20 Amassez-vous plutôt des trésors dans le ciel, là où ni vers ni rouille ne détruisent et où les voleurs ne fracturent ni ne volent.
21 Car là où est ton trésor, là aussi sera ton cœur.
[…]
24 Nul ne peut servir deux maîtres. Car, ou il haïra l’un, et aimera l’autre ; ou il s’attachera à l’un, et méprisera l’autre. Vous ne pouvez servir Dieu et Mammon.
25 C'est pourquoi je vous dis : Ne vous inquiétez pas, pour votre vie, de ce que vous mangerez ou de ce que vous boirez, ni, pour votre corps, de ce dont vous serez vêtus. La vie n'est-elle pas plus que la nourriture, et le corps plus que le vêtement ?
26 Regardez les oiseaux du ciel : ils ne sèment pas, ils ne moissonnent pas, ils ne recueillent rien dans des granges, et votre Père céleste les nourrit. Ne valez-vous pas beaucoup plus qu'eux ?
27 Qui de vous peut, par ses inquiétudes, rallonger tant soit peu la durée de sa vie ?
28 Et pourquoi vous inquiéter au sujet du vêtement ? Observez comment poussent les lis des champs : ils ne travaillent pas, ils ne filent pas ;
29 et pourtant je vous dis que pas même Salomon, dans toute sa gloire, n'a été vêtu comme l'un d'eux.
30 Si Dieu habille ainsi l'herbe des champs qui est là aujourd'hui et demain sera jetée au four, ne le fera-t-il pas à bien plus forte raison pour vous, gens de peu de foi ?
31 Ne vous inquiétez donc pas, en disant : « Qu'allons-nous manger ? » Ou bien : « Qu'allons-nous boire ? » Ou bien : « De quoi allons-nous nous vêtir ? »
32 — tout cela, c'est ce que les gens de toutes les nations recherchent sans relâche — car votre Père céleste sait que vous en avez besoin.
33 Cherchez d'abord le règne de Dieu et sa justice, et tout cela vous sera donné par surcroît.
34 Ne vous inquiétez donc pas du lendemain, car le lendemain s'inquiétera de lui-même. À chaque jour suffit sa peine.

*

« Qui de vous peut, par ses inquiétudes, rallonger tant soit peu la durée de sa vie ? »
(v. 27)

Jésus ne dit pas qu'il n'y aurait pas de problèmes qui prêtent à s'inquiéter, mais il interroge sur l'effet de l'inquiétude, qui ne rapporte rien de plus à la situation, aussi inquiétante soit cette situation… La leçon est proche de l'Ecclésiaste, qui écrivait — Ecc 9, 10-12 :

10 Tout ce que ta main trouve à faire, avec ta force, fais-le ;
car il n'y a ni activité, ni raison, ni connaissance, ni sagesse
dans le séjour des morts, où tu vas.
Le malheur arrive tout à coup
11 J'ai encore vu sous le soleil
que la course n'appartient pas aux rapides,
ni la guerre aux vaillants,
ni le pain aux sages,
ni la richesse aux intelligents,
ni la faveur à ceux qui savent,
car tous sont à la merci des temps et des circonstances.
12 L'être humain ne connaît pas plus son temps
que les poissons qui sont pris au filet, pour leur malheur,
ou que les oiseaux qui sont pris au piège ;
comme eux, les humains sont attrapés à l'heure néfaste qui s'abat sur eux à l'improviste.

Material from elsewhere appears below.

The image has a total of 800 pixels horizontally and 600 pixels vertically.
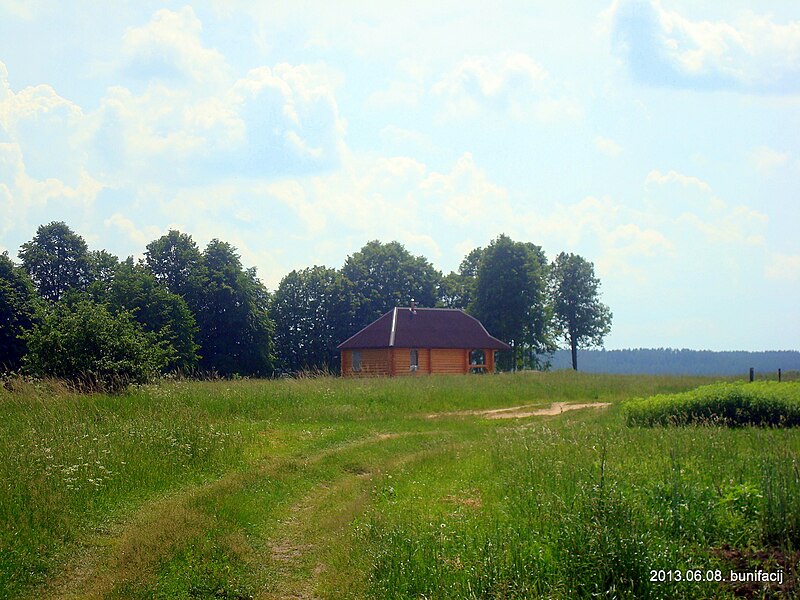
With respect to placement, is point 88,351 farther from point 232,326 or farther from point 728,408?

Aussi, « Ne vous inquiétez donc pas du lendemain, car le lendemain s'inquiétera de lui-même. À chaque jour suffit sa peine. »

Il est manifeste, à la lecture parallèle de ces textes, que la sagesse, la philosophie de vie de Jésus est inscrite dans la lignée de l’Ecclésiaste.

Voilà qui nous permet d’approcher ce que Jésus entend par « ciel » — « Amassez-vous des trésors dans le ciel… Car là où est ton trésor, là aussi sera ton cœur. » Mammon c'est le trésor terrestre, dont la loi est « agitez-vous, soyez inquiets, quitte à piétiner le prochain : tout dépend de l’accumulation » !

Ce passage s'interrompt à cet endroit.